Solutions to the Quantum Yang-Baxter Equation with Extra Non-Additive Parameters

TL;DR

This paper introduces a systematic method for constructing solutions to the Quantum Yang-Baxter Equation that depend on additional non-additive continuous parameters, expanding the class of integrable models.

Contribution

It develops a technique to generate R-matrices with extra non-additive parameters using non-compact and superalgebra representations.

Findings

Constructed R-matrices for $U_q(su(1,1))$, $U_q(gl(1|1))$, and $U_q(gl(2|1))$.

Demonstrated the dependence of solutions on extra continuous parameters.

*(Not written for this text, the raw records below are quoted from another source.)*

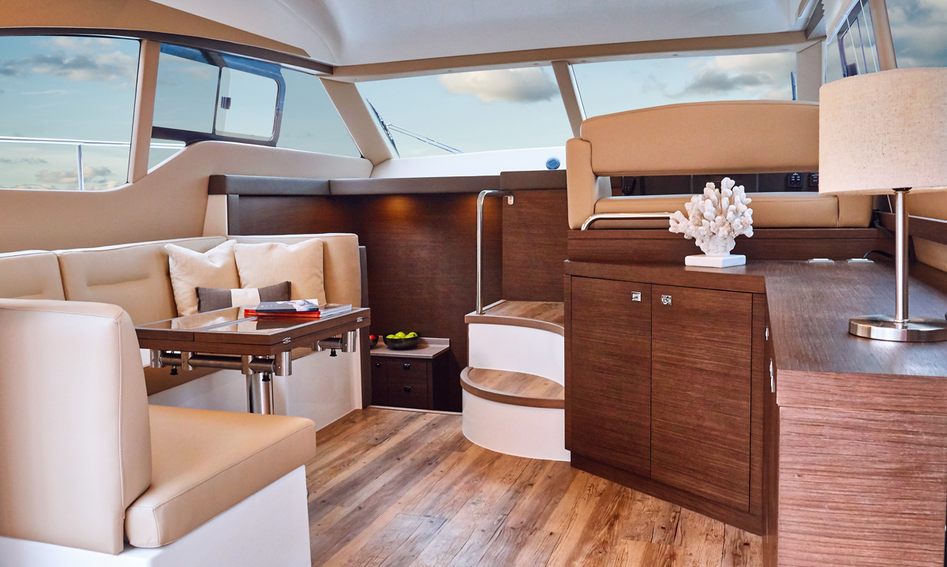 Rodman Spirit 42 Fly Gen 2, Interior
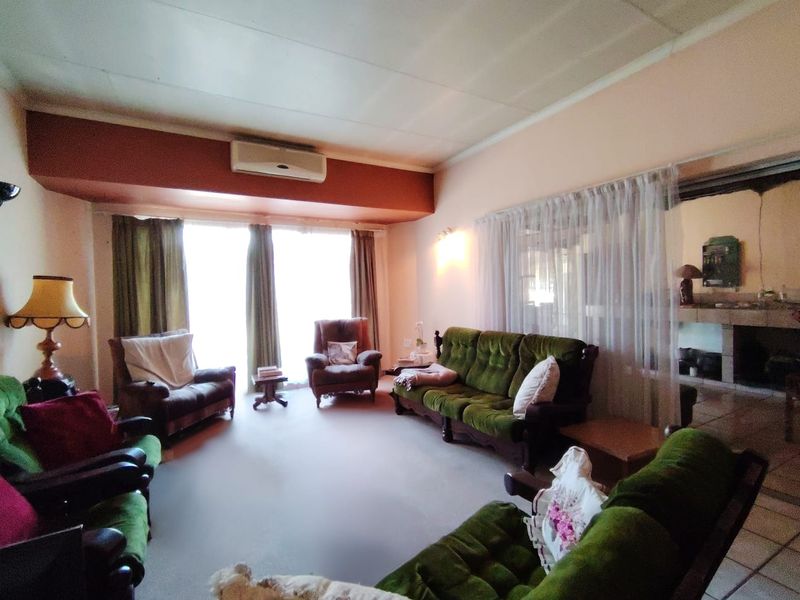 Family Haven in Witfield with Outbuilding - Photo 9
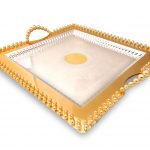 صينية بحواف ذهبية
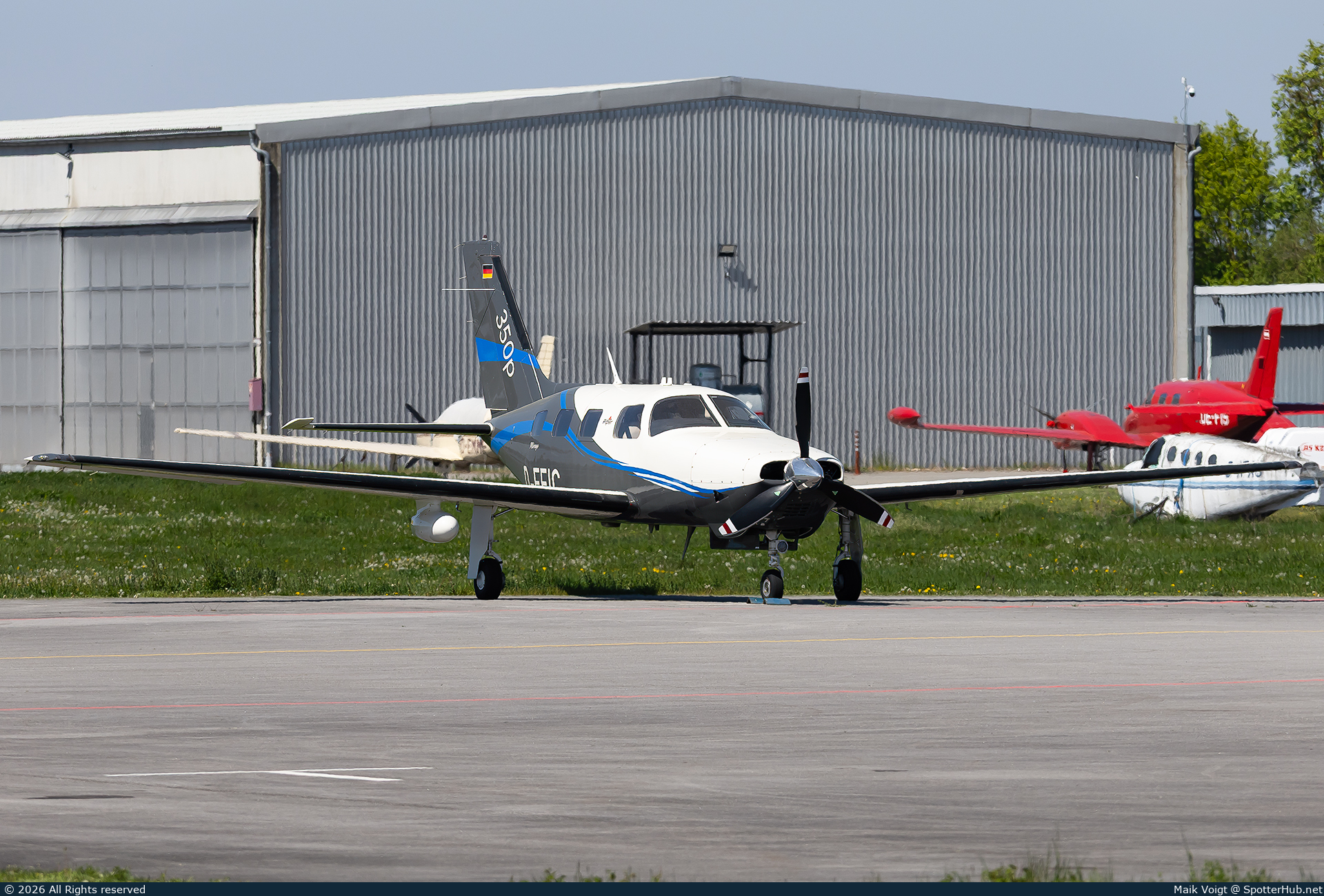 Photo of D-EEIC - Piper PA-46-350P Malibu Mirage operated by Private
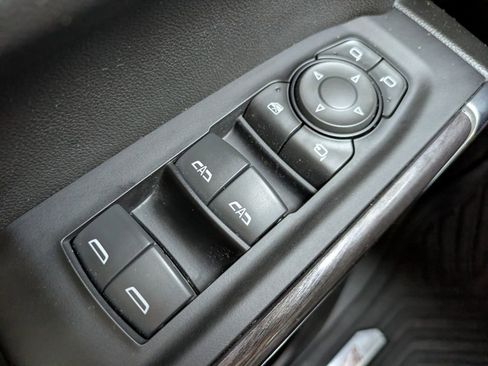 Used 2022 Chevrolet Silverado 1500 LTZ image 24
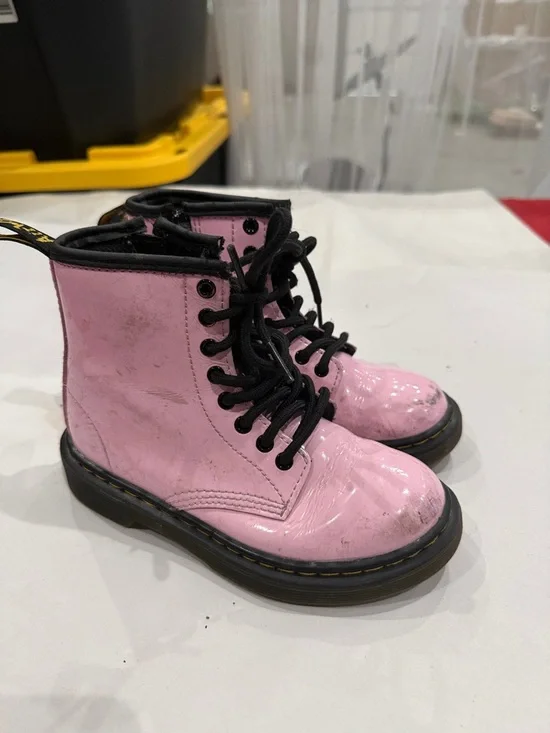Dr. Martens Kids Pink Patent Leather Lace-Up Boots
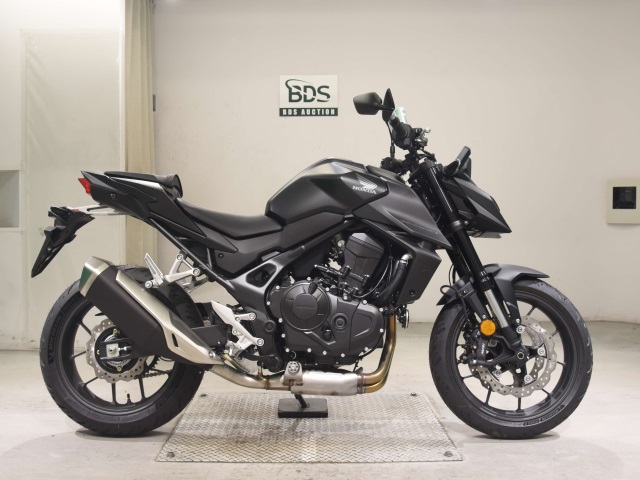 Honda CB750 HORNET 2025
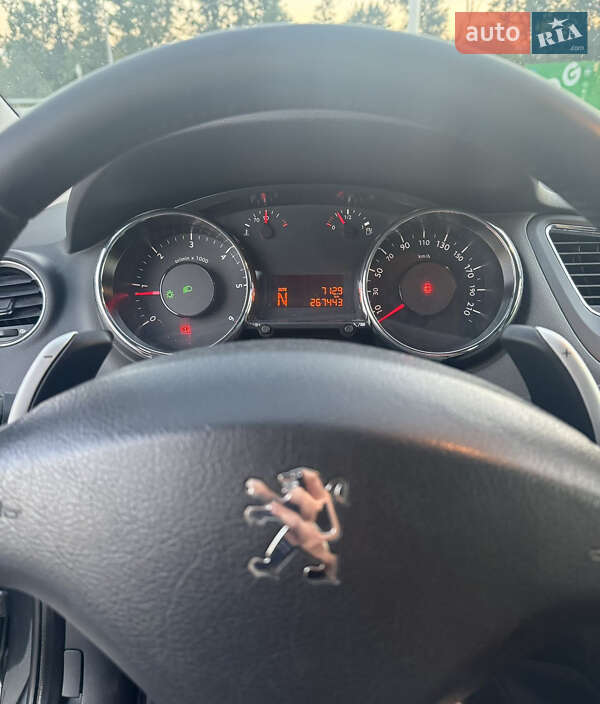 Микровэн Peugeot 5008 2013 в Житомире фото 12 Микровэн Peugeot 5008 2013 в Житомире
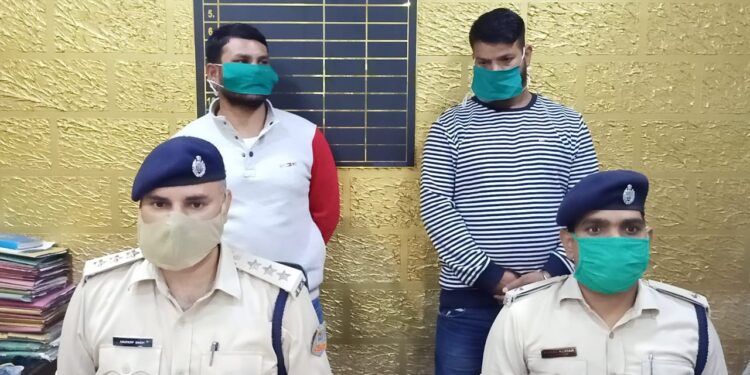 Jamshedpur-crime : रुपए के लेनदेन को लेकर ही दशरथ ने राहुल पर की थी फायरिंग, घटना के बाद विकास को दे दिया था हथियार, आईपीएल में सट्टेबाजी को लेकर अनुसंधान कर रही पुलिस Jamshedpur-crime : रुपए के लेनदेन को लेकर ही दशरथ ने राहुल पर की थी फायरिंग, घटना के बाद विकास को दे दिया था हथियार, आईपीएल में सट्टेबाजी को लेकर अनुसंधान कर रही पुलिस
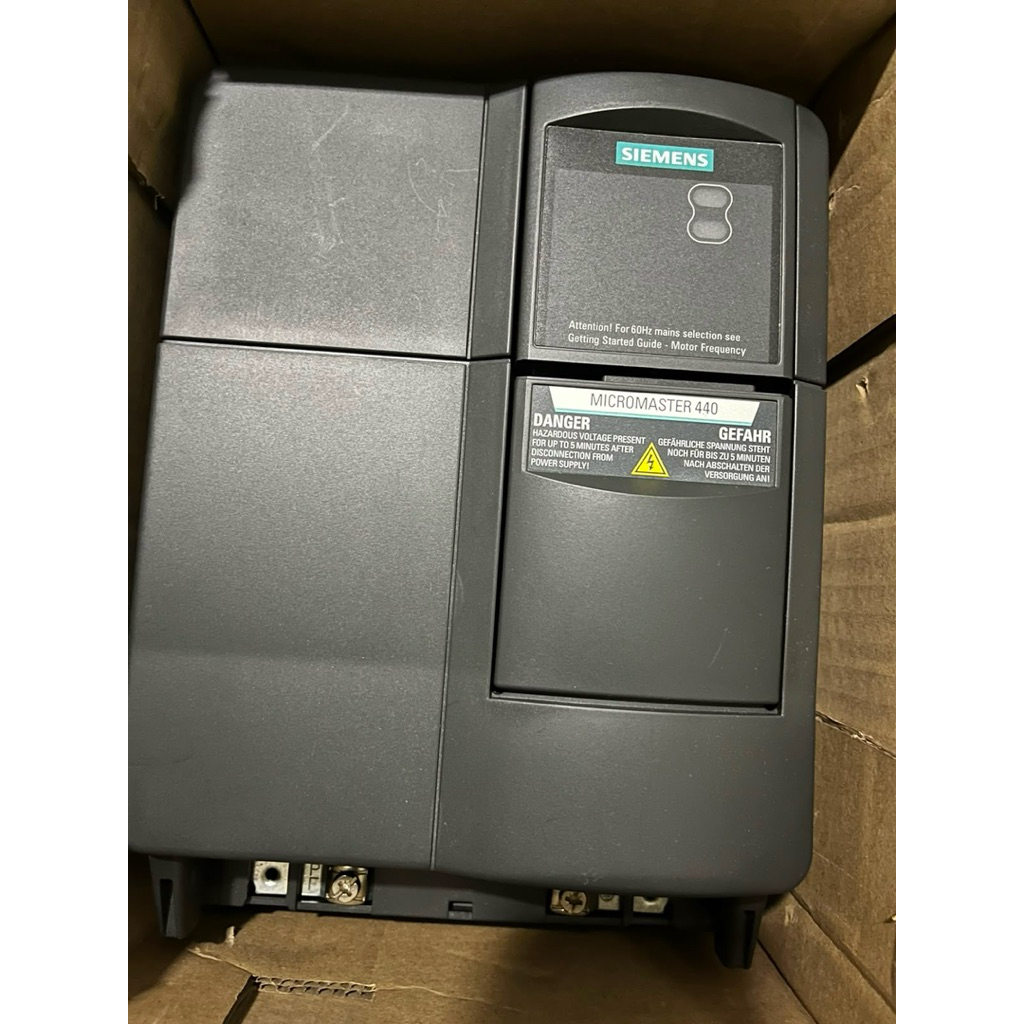 Inverter Siemens Micromaster 440 (6SE6440-2AD27-5CA1)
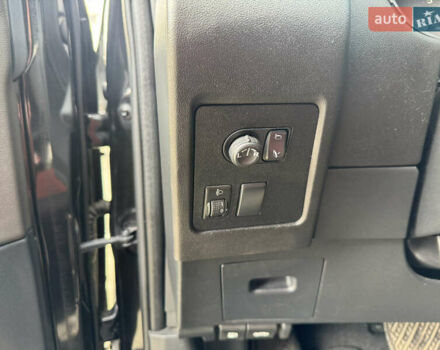 Черный Ниссан Кашкай, объемом двигателя 2 л и пробегом 185 тыс. км за 6999 $, фото 30 на Automoto.ua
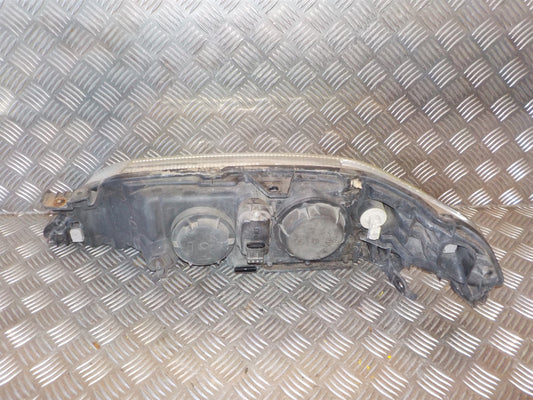 Renault Laguna 2 Forlygte Med OEM Nr. 7701048931 Fra Renault Ophugger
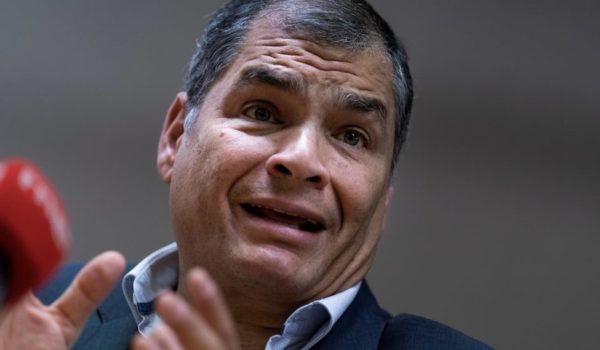 Rafael Correa anuncia que será candidato a la vicepresidencia de Ecuador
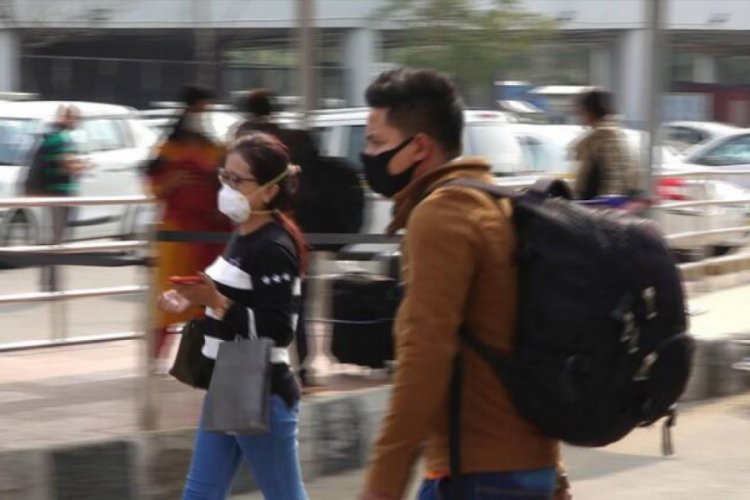 Hindistan'da korona &ouml;l&uuml;mleri bini ge&ccedil;ti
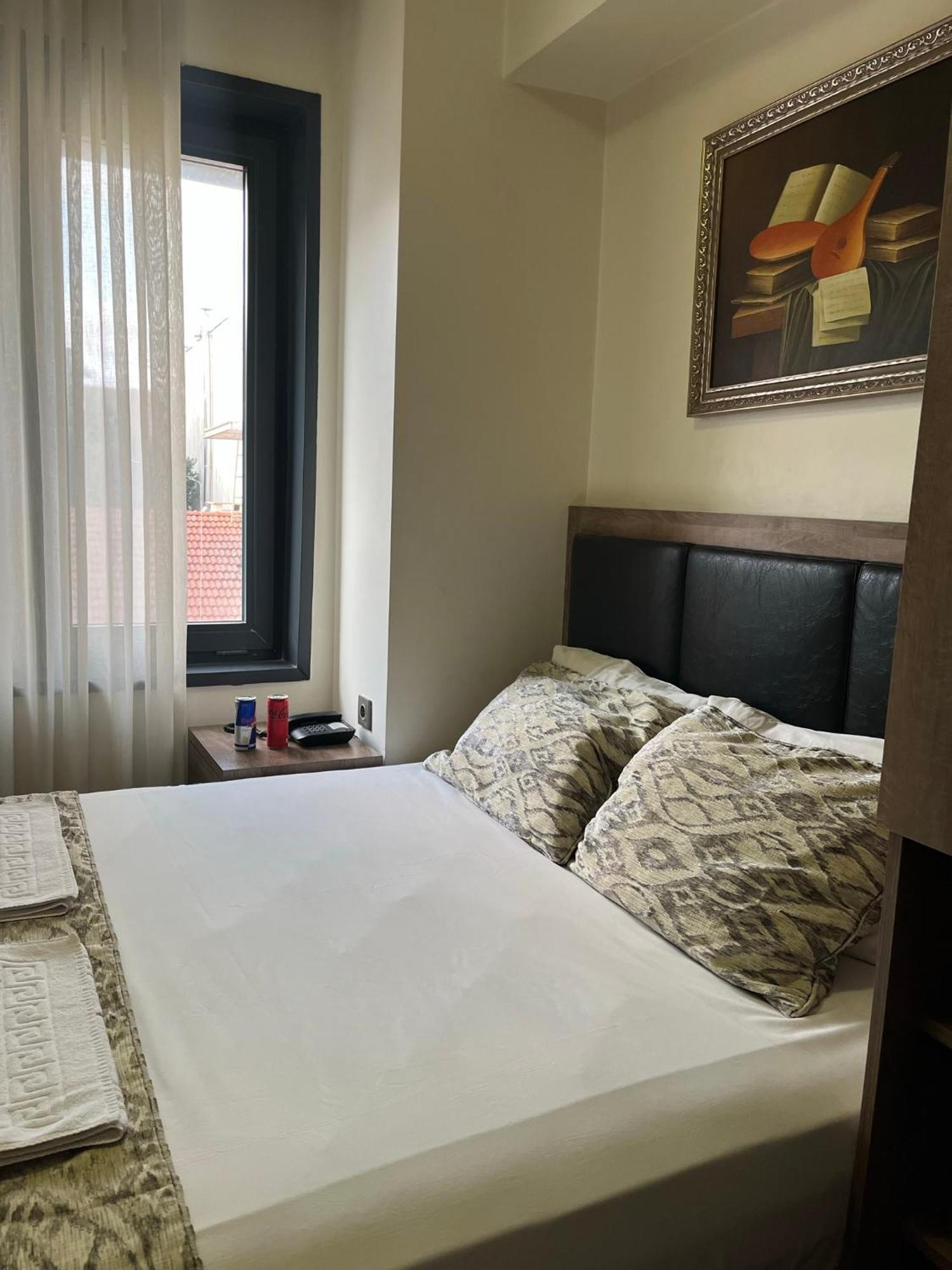 Hotel Pandora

Extended the framework of solutions to include non-additive parameter dependence.

Abstract

We present a systematic technique to construct solutions to the Yang-Baxter equation which depend not only on a spectral parameter but in addition on further continuous parameters. These extra parameters enter the Yang-Baxter equation in a similar way to the spectral parameter but in a non-additive form. We exploit the fact that quantum non-compact algebras such as $U_q(su(1,1))$ and type-I quantum superalgebras such as $U_q(gl(1|1))$ and $U_q(gl(2|1))$ are known to admit non-trivial one-parameter families of infinite-dimensional and finite dimensional irreps, respectively, even for generic $q$. We develop a technique for constructing the corresponding spectral-dependent R-matrices. As examples we work out the the $R$-matrices for the three quantum algebras mentioned above in certain representations.